Task objective: All of the data below should come back exactly as written, minus its images.

^^^^^^^^^^^^^^^^

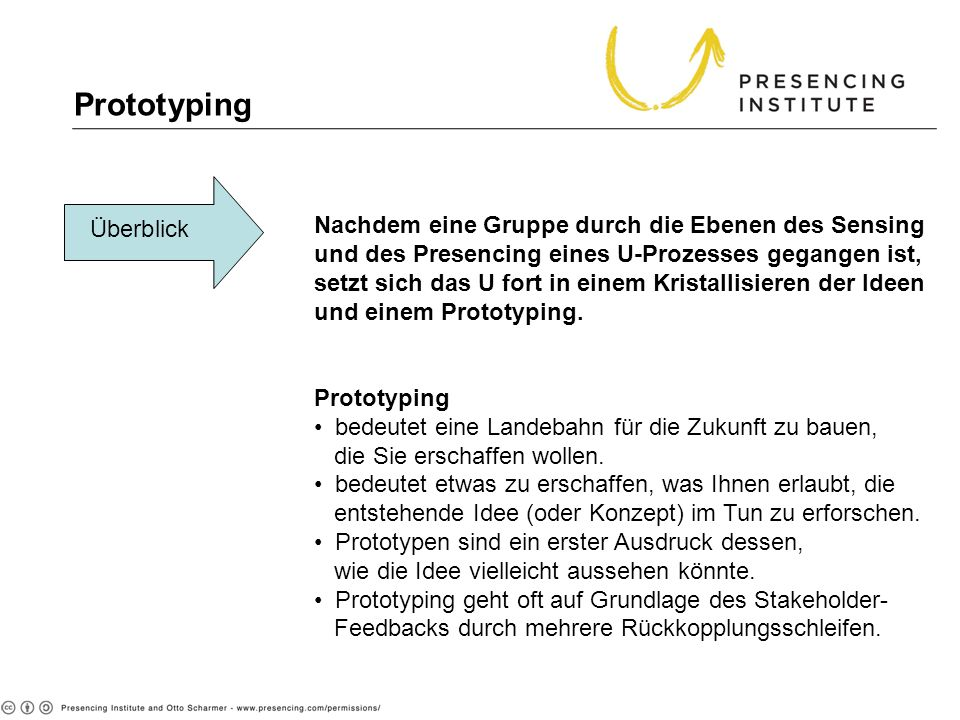 PrototypingÜberblick.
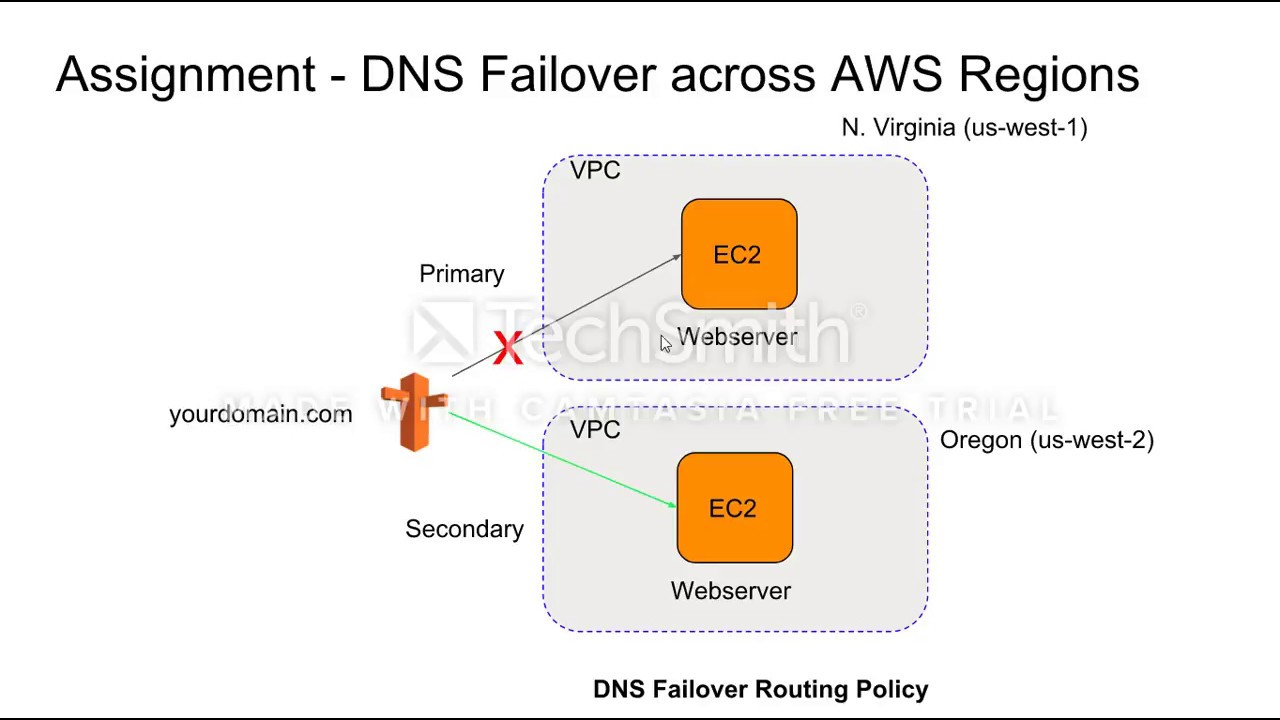 AWS Route53 DNS Failover - AWS Region Level High Availability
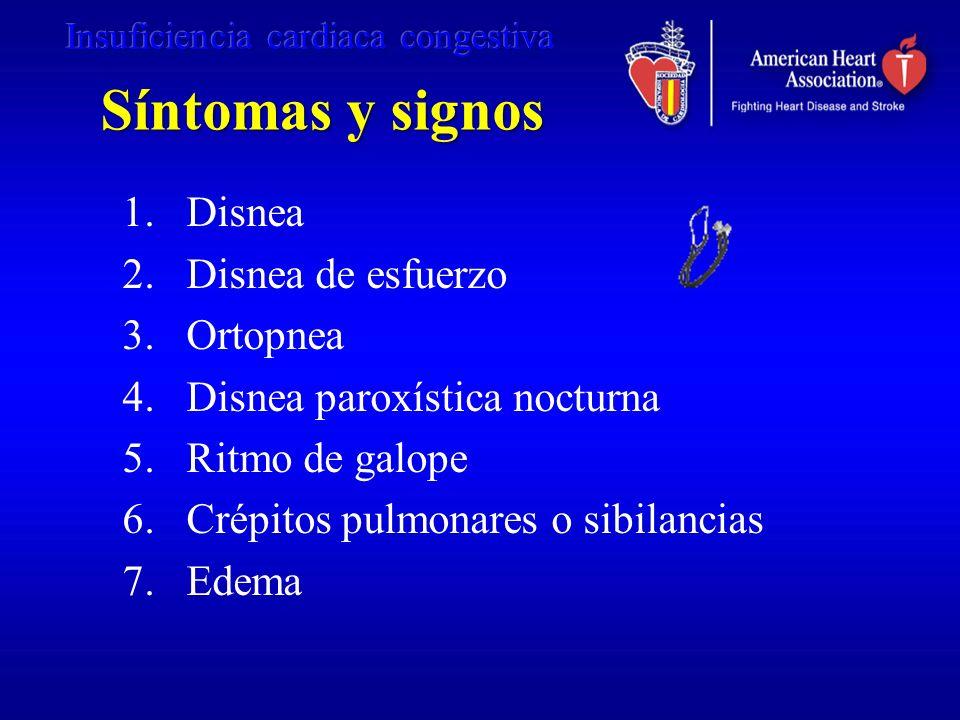 Síntomas y signos Disnea Disnea de esfuerzo Ortopnea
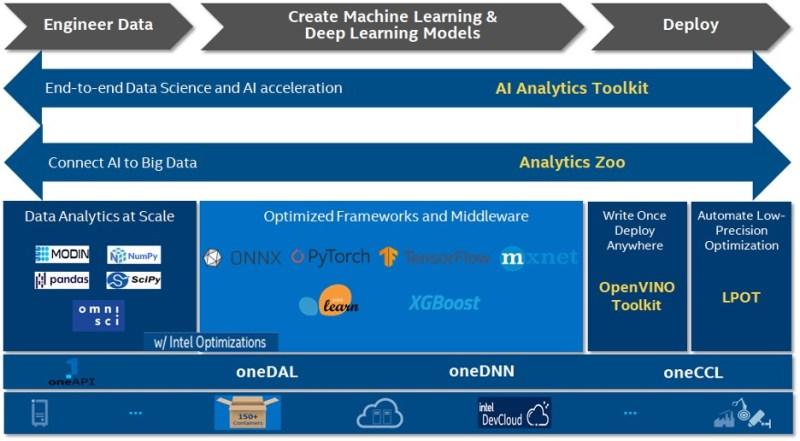 Intel AI software tools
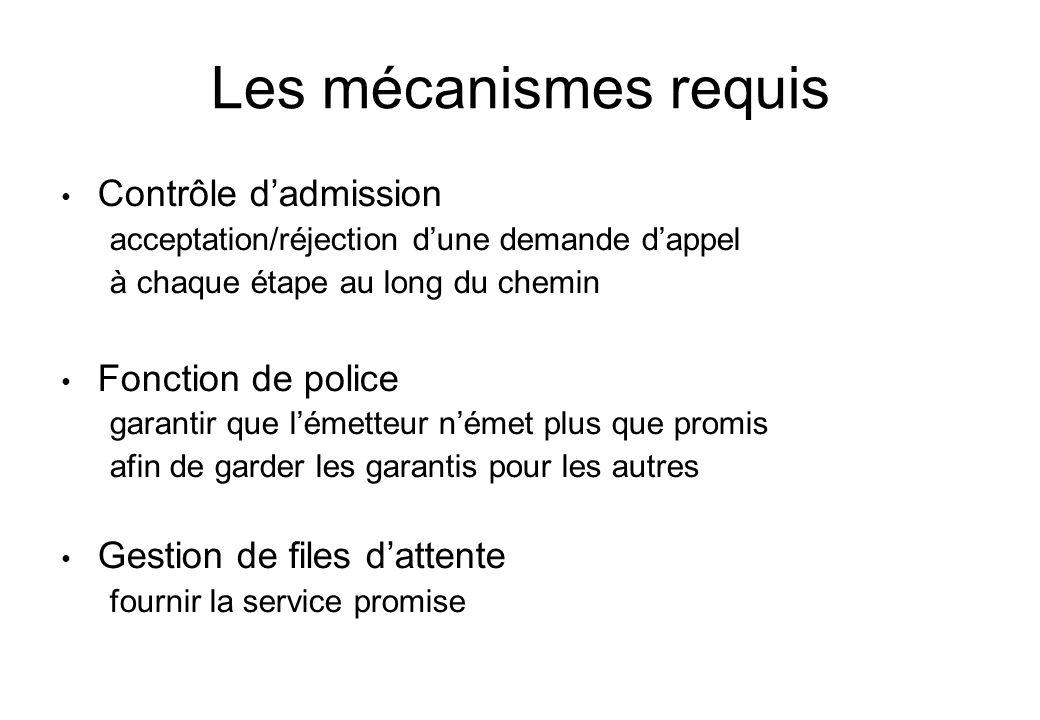 Les mécanismes requis Contrôle d'admission Fonction de police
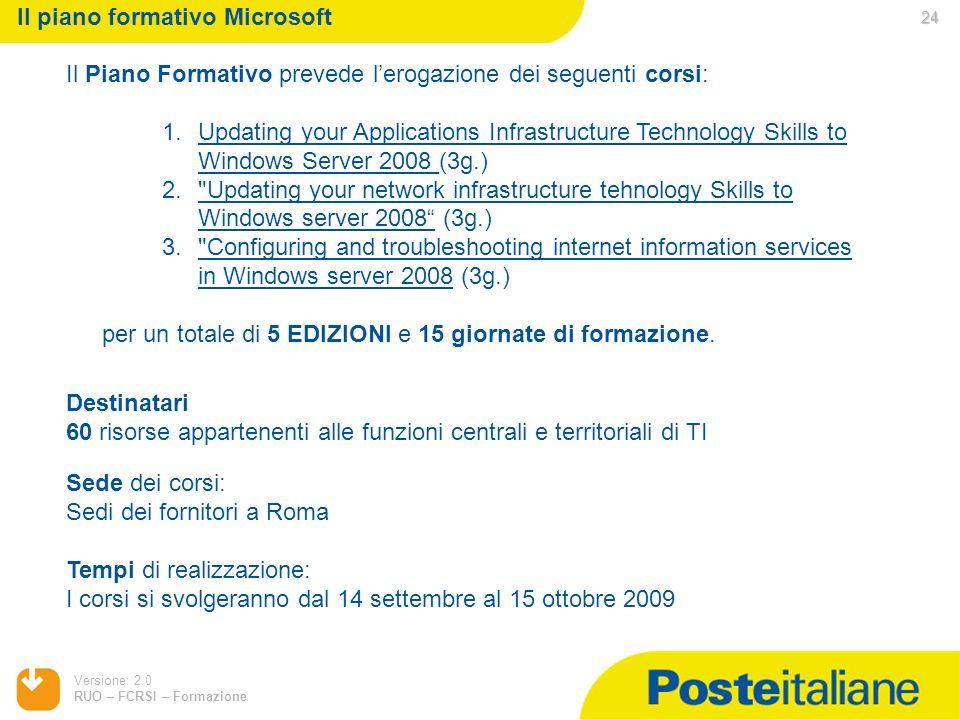 Versione: 2.0 RUO – FCRSI – Formazione Il piano formativo Microsoft Il Piano Formativo prevede lerogazione dei seguenti corsi: 1.Updating your Applica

^^^^^^^^^^^^^^^^

Solution below:
 PrototypingÜberblick.
 AWS Route53 DNS Failover - AWS Region Level High Availability
 Síntomas y signos Disnea Disnea de esfuerzo Ortopnea
 Intel AI software tools
 Les mécanismes requis Contrôle d'admission Fonction de police
 Versione: 2.0 RUO – FCRSI – Formazione Il piano formativo Microsoft Il Piano Formativo prevede lerogazione dei seguenti corsi: 1.Updating your Applica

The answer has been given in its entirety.